**Short exercise A**
Pick out every line of the entries below that contains the word "bottom", matching case exactly, and copy each of those lines in full.

-------

You can accomplish this in other ways, of course. You can use the language’s filemtime function to check for the file’s last modification time and use that instead. Or you can write your own versioning system. The point is that this is illustrative of a concept: no matter what language you’re working with, tools are available that can automate this piece for you.

Invalidating images and other media files

Sometimes the problem isn’t with your CSS or JavaScript; it’s with media files such as images. You could use the query string method as explained earlier, but the sensible option may be to point to a new image file.

If you’re running a small website such as Weekly Timber’s, it doesn’t make much of a difference whether you use the query string trick or not. But if your site uses a content management system (CMS), pointing to an entirely new file is the easiest way to avoid caching issues altogether. Upload a new image, and the CMS will point to it. The new image URL, never having been previously cached by users before, will be reflected in the HTML and be immediately visible to your users.

With our adventures in caching coming to a close, you’ll now venture into the territory of CDN-hosted assets, and how they can help your website’s performance.

10.3. Using CDN assets

The preceding section briefly touched on CDNs and their effect on caching. But we didn’t dive into how a CDN can help your website’s performance. This section covers CDNs that host commonly used JavaScript and CSS libraries, and the benefits they can provide. It then goes on to explain how to fall back to a locally hosted copy of a library if a CDN fails, as well as how to verify the authenticity of the assets you’re referencing with Subresource Integrity.

-------

**Short exercise B**
Print the whole passage on cache invalidation and CDN assets above, word for word.

-------

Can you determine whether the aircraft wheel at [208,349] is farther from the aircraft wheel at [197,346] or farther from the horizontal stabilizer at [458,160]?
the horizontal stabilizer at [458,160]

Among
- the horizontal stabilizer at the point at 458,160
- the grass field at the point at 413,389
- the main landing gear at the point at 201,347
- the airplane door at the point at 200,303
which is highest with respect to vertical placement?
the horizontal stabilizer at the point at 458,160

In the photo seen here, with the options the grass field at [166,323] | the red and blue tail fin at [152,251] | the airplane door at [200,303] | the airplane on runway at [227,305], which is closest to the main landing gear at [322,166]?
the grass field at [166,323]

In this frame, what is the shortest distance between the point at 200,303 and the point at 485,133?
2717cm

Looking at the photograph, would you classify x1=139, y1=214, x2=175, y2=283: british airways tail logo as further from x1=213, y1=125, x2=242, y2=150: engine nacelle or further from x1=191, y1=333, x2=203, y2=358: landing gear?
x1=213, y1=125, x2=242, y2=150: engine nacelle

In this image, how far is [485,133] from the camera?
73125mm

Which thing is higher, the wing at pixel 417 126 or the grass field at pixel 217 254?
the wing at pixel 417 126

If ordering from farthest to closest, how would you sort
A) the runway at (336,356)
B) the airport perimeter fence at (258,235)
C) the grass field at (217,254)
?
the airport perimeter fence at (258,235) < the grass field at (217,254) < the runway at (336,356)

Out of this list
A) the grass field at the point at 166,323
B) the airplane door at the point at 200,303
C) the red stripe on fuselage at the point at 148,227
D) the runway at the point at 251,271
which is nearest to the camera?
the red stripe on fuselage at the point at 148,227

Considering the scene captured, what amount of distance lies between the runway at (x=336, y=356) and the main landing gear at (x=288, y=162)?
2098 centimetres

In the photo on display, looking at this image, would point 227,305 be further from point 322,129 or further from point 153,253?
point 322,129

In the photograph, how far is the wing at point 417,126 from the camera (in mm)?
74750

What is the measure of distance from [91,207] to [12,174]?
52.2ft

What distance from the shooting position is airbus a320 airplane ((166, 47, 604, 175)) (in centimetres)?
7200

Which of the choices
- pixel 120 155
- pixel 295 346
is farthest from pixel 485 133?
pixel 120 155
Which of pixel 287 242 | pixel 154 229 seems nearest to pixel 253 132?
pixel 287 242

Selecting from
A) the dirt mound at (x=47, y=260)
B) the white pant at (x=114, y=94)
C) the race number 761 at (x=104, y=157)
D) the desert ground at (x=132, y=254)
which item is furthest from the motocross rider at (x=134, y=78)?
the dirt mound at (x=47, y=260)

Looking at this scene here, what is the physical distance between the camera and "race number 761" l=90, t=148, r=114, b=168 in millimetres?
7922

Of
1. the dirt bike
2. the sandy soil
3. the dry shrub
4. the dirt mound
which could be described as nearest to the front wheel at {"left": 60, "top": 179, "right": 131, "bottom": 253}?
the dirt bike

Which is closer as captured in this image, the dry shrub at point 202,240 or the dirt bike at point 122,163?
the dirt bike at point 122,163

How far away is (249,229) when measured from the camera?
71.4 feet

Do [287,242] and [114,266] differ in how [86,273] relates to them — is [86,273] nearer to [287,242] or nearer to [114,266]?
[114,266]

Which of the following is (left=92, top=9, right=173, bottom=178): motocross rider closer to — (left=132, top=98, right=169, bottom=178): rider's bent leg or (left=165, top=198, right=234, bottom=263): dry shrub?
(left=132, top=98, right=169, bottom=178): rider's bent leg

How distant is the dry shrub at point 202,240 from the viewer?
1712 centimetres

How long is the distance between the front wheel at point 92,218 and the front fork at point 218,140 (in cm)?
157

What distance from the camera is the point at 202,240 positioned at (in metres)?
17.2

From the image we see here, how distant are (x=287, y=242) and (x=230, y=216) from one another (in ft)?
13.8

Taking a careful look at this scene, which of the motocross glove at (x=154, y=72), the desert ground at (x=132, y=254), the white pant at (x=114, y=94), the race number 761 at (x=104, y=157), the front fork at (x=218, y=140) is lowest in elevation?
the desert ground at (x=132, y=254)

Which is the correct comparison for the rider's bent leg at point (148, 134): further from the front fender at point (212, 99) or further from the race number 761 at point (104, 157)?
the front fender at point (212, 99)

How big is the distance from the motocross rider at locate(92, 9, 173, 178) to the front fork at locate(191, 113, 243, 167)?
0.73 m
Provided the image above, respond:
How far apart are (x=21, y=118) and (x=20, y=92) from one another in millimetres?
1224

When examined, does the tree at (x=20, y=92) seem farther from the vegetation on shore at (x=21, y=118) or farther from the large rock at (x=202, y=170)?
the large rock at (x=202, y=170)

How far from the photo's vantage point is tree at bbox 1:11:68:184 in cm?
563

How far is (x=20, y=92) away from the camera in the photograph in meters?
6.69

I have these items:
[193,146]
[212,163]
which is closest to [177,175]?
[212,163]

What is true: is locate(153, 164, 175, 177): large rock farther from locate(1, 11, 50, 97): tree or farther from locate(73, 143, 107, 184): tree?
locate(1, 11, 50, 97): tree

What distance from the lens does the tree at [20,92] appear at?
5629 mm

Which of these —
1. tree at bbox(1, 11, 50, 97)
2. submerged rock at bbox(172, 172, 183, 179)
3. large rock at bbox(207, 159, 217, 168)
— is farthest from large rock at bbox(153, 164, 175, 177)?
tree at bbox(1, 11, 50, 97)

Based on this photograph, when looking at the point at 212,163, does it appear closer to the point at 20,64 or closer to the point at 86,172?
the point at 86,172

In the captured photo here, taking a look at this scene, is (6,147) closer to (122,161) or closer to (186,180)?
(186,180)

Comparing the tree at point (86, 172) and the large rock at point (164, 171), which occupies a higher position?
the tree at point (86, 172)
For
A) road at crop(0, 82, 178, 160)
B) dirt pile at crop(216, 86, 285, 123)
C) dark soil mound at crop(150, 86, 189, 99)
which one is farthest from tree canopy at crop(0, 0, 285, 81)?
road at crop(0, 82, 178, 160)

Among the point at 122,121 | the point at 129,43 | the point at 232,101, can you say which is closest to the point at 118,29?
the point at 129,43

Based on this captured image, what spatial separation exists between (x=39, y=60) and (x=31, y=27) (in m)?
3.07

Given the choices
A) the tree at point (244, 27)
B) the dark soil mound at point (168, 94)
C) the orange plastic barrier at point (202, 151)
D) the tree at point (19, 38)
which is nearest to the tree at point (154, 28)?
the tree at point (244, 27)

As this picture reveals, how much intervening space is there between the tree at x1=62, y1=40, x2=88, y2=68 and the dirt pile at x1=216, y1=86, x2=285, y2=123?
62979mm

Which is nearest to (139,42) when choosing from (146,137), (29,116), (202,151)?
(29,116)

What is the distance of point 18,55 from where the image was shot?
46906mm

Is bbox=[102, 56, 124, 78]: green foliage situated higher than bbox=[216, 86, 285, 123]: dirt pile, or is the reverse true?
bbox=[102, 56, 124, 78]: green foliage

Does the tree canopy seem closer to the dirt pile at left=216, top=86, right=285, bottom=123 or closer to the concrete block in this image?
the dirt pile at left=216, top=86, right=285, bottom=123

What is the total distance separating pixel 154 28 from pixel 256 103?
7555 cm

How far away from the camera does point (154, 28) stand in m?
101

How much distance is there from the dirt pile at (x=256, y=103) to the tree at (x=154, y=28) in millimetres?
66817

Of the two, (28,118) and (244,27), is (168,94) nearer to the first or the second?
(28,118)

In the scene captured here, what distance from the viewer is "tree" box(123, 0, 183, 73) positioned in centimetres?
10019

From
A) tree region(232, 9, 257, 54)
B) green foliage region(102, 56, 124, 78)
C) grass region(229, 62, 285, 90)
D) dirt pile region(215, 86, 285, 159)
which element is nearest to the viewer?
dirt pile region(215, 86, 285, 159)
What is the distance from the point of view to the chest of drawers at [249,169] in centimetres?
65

-------

**Task answer A**
which could be described as nearest to the front wheel at {"left": 60, "top": 179, "right": 131, "bottom": 253}?
Which of the following is (left=92, top=9, right=173, bottom=178): motocross rider closer to — (left=132, top=98, right=169, bottom=178): rider's bent leg or (left=165, top=198, right=234, bottom=263): dry shrub?
(left=132, top=98, right=169, bottom=178): rider's bent leg
Does the tree canopy seem closer to the dirt pile at left=216, top=86, right=285, bottom=123 or closer to the concrete block in this image?
the dirt pile at left=216, top=86, right=285, bottom=123

**Task answer B**
You can accomplish this in other ways, of course. You can use the language’s filemtime function to check for the file’s last modification time and use that instead. Or you can write your own versioning system. The point is that this is illustrative of a concept: no matter what language you’re working with, tools are available that can automate this piece for you.

Invalidating images and other media files

Sometimes the problem isn’t with your CSS or JavaScript; it’s with media files such as images. You could use the query string method as explained earlier, but the sensible option may be to point to a new image file.

If you’re running a small website such as Weekly Timber’s, it doesn’t make much of a difference whether you use the query string trick or not. But if your site uses a content management system (CMS), pointing to an entirely new file is the easiest way to avoid caching issues altogether. Upload a new image, and the CMS will point to it. The new image URL, never having been previously cached by users before, will be reflected in the HTML and be immediately visible to your users.

With our adventures in caching coming to a close, you’ll now venture into the territory of CDN-hosted assets, and how they can help your website’s performance.

10.3. Using CDN assets

The preceding section briefly touched on CDNs and their effect on caching. But we didn’t dive into how a CDN can help your website’s performance. This section covers CDNs that host commonly used JavaScript and CSS libraries, and the benefits they can provide. It then goes on to explain how to fall back to a locally hosted copy of a library if a CDN fails, as well as how to verify the authenticity of the assets you’re referencing with Subresource Integrity.